Find "Is the sock" in the data below; transcribe the line it appears on and each line after it, exactly, to the end, and nothing else.

Spatial reasoning dataset excerpts
▼
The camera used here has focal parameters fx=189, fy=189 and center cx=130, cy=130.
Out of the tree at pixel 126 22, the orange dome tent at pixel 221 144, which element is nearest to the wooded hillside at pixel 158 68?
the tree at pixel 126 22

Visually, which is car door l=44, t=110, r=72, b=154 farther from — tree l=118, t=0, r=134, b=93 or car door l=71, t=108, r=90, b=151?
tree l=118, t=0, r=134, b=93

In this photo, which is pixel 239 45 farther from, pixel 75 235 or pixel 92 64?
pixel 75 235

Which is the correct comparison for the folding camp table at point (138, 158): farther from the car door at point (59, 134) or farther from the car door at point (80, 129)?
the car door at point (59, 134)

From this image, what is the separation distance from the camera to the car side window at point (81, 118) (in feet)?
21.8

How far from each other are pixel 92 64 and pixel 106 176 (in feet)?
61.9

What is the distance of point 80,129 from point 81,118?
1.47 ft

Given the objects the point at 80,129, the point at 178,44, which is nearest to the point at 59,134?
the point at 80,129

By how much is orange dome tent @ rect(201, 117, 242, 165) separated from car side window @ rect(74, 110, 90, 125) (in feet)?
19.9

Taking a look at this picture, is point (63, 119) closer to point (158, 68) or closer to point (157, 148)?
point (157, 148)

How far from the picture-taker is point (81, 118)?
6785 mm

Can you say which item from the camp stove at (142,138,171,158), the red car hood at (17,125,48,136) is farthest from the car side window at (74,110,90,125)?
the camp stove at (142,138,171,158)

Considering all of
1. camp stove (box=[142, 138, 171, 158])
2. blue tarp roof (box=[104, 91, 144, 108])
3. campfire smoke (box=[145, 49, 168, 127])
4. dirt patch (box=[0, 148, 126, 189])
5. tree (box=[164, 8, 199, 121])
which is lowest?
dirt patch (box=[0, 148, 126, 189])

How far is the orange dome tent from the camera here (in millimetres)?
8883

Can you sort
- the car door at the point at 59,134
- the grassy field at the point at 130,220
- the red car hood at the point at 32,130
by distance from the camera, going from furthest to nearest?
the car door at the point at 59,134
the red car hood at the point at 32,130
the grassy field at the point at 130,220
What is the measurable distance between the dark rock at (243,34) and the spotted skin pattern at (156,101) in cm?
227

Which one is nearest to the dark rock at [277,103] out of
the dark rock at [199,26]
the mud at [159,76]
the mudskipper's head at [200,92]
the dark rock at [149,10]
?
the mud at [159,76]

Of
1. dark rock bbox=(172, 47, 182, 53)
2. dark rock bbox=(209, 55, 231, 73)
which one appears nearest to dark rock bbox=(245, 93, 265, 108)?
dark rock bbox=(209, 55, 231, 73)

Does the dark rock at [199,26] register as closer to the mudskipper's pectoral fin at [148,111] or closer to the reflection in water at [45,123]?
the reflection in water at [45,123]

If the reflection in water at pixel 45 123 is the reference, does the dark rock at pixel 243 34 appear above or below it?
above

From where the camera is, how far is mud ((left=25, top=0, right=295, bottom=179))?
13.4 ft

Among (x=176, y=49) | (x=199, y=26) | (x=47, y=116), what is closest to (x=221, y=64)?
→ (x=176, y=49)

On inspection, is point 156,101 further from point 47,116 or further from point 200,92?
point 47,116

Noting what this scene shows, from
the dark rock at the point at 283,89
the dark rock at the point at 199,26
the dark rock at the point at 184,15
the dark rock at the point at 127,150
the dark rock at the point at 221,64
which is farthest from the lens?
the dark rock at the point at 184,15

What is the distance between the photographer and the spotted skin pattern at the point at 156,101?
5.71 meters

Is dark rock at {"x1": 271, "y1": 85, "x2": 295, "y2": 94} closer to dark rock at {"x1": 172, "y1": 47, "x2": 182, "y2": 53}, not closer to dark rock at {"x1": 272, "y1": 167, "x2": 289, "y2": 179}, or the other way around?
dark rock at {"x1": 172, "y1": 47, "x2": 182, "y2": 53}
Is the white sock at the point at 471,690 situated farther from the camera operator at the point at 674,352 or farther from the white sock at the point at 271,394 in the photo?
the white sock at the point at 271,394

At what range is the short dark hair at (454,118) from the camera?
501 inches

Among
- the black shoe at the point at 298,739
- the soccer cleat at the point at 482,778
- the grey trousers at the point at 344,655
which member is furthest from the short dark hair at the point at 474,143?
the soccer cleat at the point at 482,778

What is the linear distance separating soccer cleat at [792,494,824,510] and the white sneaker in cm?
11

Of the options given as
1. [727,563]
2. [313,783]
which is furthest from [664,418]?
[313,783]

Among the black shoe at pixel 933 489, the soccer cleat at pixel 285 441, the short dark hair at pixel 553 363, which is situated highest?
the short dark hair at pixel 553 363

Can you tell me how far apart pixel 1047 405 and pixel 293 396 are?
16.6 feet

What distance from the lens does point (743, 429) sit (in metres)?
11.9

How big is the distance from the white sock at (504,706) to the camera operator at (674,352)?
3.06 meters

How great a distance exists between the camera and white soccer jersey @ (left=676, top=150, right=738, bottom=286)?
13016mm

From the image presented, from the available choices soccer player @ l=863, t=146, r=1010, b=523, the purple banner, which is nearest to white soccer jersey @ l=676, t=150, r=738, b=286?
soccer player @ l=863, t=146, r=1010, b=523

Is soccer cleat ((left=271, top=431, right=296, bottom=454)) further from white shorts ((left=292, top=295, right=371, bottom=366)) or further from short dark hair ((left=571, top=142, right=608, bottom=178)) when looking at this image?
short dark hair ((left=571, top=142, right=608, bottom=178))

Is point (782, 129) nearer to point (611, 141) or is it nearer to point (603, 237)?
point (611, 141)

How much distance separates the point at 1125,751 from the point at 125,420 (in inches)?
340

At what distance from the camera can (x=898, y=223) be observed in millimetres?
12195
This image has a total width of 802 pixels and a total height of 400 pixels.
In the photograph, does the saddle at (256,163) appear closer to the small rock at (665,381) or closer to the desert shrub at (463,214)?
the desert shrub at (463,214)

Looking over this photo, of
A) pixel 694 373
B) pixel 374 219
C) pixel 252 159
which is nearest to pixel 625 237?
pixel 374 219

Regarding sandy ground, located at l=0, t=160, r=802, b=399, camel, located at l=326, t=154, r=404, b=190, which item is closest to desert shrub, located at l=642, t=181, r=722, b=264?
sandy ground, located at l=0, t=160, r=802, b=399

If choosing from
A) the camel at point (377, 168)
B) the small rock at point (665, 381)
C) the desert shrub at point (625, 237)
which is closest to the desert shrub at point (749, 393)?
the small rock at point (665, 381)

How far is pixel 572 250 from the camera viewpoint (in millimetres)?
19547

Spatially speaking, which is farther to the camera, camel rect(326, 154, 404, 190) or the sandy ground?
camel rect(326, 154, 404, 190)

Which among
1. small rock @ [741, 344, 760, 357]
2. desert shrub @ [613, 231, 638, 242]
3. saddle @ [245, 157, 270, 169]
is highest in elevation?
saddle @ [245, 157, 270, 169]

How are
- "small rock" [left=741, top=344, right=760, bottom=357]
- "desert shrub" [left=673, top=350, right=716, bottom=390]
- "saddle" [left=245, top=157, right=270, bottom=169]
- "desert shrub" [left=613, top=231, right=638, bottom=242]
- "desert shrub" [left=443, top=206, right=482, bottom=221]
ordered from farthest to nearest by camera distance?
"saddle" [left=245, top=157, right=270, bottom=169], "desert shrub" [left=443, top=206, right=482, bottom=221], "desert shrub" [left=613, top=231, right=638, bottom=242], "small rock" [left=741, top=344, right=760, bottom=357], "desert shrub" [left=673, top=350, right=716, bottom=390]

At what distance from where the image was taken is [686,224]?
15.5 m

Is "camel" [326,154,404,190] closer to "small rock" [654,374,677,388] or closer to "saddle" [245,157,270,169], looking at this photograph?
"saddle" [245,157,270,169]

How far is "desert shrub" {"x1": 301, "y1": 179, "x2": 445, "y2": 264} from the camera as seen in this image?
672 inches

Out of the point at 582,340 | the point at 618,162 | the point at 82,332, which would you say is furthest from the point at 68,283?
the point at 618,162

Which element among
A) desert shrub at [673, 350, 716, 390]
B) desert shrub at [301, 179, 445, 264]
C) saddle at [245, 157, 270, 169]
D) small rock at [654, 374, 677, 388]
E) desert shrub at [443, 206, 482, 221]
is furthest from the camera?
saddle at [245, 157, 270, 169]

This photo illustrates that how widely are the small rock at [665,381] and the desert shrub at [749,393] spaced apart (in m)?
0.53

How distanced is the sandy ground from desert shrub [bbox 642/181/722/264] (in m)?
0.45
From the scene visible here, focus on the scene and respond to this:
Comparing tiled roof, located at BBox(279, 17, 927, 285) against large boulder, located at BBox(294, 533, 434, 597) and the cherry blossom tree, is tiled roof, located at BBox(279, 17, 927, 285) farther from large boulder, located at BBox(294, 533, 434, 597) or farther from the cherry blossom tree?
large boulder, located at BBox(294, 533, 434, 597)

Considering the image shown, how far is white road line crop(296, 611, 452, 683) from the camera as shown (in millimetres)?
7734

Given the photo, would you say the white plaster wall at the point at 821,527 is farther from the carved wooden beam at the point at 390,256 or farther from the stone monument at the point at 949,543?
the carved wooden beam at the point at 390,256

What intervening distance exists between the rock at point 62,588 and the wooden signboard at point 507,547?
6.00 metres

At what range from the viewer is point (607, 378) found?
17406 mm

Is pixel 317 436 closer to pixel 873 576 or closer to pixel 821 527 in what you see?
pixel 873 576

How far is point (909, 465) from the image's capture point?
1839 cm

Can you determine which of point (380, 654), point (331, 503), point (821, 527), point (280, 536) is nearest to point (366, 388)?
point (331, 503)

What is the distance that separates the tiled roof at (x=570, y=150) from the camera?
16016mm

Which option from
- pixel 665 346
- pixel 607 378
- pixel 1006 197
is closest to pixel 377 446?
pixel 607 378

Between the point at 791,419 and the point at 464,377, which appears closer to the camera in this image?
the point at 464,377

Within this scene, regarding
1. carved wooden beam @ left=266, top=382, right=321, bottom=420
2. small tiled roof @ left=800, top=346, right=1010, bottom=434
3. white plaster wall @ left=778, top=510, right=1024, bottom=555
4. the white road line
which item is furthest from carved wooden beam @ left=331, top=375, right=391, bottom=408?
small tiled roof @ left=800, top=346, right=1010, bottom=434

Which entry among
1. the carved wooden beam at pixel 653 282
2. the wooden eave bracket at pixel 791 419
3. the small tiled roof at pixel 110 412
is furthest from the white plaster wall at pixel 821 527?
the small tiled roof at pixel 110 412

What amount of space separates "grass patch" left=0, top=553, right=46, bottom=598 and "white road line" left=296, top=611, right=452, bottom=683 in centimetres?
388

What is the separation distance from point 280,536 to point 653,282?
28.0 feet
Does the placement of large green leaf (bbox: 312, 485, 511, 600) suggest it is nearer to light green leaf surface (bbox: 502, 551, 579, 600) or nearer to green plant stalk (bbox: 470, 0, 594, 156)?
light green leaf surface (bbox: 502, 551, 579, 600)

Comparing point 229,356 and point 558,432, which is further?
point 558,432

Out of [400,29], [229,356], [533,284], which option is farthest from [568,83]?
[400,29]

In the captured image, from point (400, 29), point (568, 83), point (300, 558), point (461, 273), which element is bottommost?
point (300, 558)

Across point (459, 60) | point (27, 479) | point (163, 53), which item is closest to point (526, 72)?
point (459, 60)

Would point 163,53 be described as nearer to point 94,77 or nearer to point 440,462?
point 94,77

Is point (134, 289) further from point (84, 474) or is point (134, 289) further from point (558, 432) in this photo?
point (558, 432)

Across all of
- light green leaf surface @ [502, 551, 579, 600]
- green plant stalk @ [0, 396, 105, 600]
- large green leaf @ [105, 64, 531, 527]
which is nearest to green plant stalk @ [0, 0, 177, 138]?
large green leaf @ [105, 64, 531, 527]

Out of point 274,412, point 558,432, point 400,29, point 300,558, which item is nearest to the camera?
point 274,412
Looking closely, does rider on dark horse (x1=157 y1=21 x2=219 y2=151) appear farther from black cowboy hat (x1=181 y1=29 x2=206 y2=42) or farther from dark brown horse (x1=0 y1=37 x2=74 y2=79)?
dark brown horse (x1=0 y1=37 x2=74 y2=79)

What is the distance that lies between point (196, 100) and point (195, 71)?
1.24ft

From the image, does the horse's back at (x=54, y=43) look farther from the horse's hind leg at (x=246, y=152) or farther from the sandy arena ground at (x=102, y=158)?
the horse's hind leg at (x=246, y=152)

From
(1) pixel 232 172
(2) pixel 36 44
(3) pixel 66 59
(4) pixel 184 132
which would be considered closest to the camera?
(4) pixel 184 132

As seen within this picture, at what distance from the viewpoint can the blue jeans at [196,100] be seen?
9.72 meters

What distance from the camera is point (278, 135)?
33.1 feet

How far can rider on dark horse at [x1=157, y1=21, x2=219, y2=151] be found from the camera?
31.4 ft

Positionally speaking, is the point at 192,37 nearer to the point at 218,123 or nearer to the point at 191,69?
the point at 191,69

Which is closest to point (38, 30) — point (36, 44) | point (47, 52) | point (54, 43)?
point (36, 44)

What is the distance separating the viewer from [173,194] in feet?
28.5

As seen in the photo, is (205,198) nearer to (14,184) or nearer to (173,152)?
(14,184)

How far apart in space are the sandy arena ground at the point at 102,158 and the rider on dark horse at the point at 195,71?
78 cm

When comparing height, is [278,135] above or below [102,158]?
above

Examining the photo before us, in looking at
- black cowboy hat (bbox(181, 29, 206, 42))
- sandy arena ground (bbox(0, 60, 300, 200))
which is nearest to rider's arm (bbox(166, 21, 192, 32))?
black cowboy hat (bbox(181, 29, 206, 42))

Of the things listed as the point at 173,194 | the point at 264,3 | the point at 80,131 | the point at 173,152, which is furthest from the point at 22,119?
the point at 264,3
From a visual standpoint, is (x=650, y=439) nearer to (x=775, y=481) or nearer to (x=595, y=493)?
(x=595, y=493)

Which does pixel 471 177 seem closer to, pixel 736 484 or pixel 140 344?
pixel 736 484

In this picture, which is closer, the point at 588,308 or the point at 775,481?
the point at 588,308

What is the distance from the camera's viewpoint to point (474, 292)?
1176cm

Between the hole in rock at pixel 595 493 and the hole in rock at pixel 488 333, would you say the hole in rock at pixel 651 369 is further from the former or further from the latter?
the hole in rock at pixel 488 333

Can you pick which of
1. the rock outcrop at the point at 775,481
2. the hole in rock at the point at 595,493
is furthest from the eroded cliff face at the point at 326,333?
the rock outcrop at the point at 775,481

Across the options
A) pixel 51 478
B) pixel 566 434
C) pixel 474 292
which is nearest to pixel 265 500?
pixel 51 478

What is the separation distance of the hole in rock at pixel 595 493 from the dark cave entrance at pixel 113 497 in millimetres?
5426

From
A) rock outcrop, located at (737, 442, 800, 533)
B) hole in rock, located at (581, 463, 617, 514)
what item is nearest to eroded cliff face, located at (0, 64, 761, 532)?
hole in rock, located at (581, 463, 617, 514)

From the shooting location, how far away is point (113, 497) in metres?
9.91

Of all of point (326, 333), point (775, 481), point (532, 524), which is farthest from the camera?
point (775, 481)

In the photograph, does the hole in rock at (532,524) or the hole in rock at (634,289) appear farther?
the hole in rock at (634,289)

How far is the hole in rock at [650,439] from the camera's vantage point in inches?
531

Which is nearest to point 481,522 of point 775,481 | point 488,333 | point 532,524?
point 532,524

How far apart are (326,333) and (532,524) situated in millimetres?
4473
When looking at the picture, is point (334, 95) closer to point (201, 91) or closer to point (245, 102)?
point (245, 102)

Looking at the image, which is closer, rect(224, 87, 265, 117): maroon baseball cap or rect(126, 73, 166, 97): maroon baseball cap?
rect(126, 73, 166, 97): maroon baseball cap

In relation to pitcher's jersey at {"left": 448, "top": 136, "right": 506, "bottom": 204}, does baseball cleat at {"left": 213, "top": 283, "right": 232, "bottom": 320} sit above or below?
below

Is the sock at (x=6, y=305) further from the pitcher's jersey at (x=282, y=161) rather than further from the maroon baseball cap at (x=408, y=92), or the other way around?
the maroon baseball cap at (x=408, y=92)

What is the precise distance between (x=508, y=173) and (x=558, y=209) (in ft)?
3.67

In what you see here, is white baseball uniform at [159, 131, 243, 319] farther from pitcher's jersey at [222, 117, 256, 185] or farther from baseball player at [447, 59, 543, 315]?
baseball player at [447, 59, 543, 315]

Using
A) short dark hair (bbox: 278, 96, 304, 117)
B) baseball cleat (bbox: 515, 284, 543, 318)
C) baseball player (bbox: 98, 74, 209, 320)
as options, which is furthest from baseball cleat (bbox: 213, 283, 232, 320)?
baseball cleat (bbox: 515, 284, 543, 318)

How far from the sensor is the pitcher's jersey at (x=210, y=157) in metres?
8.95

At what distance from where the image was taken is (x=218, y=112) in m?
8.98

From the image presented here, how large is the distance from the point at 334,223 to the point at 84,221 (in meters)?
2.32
▲
* Problem solution:
Is the sock at (x=6, y=305) further from the pitcher's jersey at (x=282, y=161) rather than further from the maroon baseball cap at (x=408, y=92), or the other way around?
the maroon baseball cap at (x=408, y=92)

What is the precise distance between (x=508, y=173) and (x=558, y=209) (in ft)?
3.67

In what you see here, is white baseball uniform at [159, 131, 243, 319] farther from pitcher's jersey at [222, 117, 256, 185] or farther from baseball player at [447, 59, 543, 315]?
baseball player at [447, 59, 543, 315]

Using
A) short dark hair (bbox: 278, 96, 304, 117)
B) baseball cleat (bbox: 515, 284, 543, 318)
C) baseball player (bbox: 98, 74, 209, 320)
as options, which is furthest from baseball cleat (bbox: 213, 283, 232, 320)?
baseball cleat (bbox: 515, 284, 543, 318)

How far from the sensor is the pitcher's jersey at (x=210, y=157) in metres?
8.95

At what distance from where the image was taken is (x=218, y=112) in m?
8.98

From the image presented here, how large is the distance from the point at 334,223 to the point at 84,221 (in meters)?
2.32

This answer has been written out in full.